Set in a future will no war, disease nor ill timed death, the world is a paradise and lives under all possible protections.  The "Net" has a council of men and women who govern it through technology however as humans often do they have a falling out because some want more power than others.  When it happens the "Net" goes down and leaves the world without the life saving nano technology.  Across the world, communities have to fall back to old ways of natural life.  Herzer Herrick was born with a crippling disease which in a world with near perfection shouldn't have happened.  But he was a fighter and learned early on survival.  However he is naive and follows too easily at first. In the small village of Raven's Mill, Edmund Talbot, unassuming master smith and historian finds that his hobbies are life saving and people start looking to him for leadership.  He's lived a long, storied life and has the skills even if he is reluctant to do so, but his former lover and daughter are a driving force for his life and he will do anything to save them.

I saw this book on a random table in a thiftlike centre and loved the cover.  It is so much more than the cover and that caught me right away. This is not a book for people that are feminists.  There are STRONG male characters in this that at times are macho and manly men.  John Ringo is a excellent writer and weaves a futuristic tale of woe on the tales of technology gone wrong and how in one moment what happens if it all disappears.  Personally I LIKE Herzer and Edmund.  I appreciate the character growth and when they make mistakes how they learn from them.  I appreciate Herzers drive to make more of himself and ya he's mostly a meathead but not all characters are "heros".  I like Edmunds character just as much. Theres internal politics and shuffling for power and strategic placements.  This book has a little of everything centered around an interesting premise.

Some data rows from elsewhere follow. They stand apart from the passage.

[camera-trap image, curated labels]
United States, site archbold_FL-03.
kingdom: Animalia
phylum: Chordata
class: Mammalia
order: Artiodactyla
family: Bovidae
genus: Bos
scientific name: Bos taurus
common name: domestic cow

Baring the warning, I would recommend to the right reader.

Friday, 6 September 2024

Not in Love by Ali Hazelwood


Rue Siebert might not have it all, but she has enough: a few friends she can always count on, the financial stability she yearned for as a kid, and a successful career as a biotech engineer at Kline, one of the most promising start-ups in the field of food science. Her world is stable, pleasant, and hard-fought. Until a hostile takeover and its offensively attractive front man threatens to bring it all crumbling down.

This one is a little bit different than other Ali Hazelwood books. It had less smarty/sciencey stuff and more internal emotional hurdles to overcome.  Rue is very emotionally detached from the world however she's still a woman with woman needs. Some might view Eli's obsessiveness with Rue as...well I'm not sure how to define it but it spoke to me on a level that I appreciated it and enjoyed reading it from his perspective.  It does boarder on well it's getting in 50 Shades of Grey area BUT not bondage.  Control is the name of this man's pleasure.  There is a trigger warning at the start of this book fyi.  

I appreciated this one for what it was and would still recommend.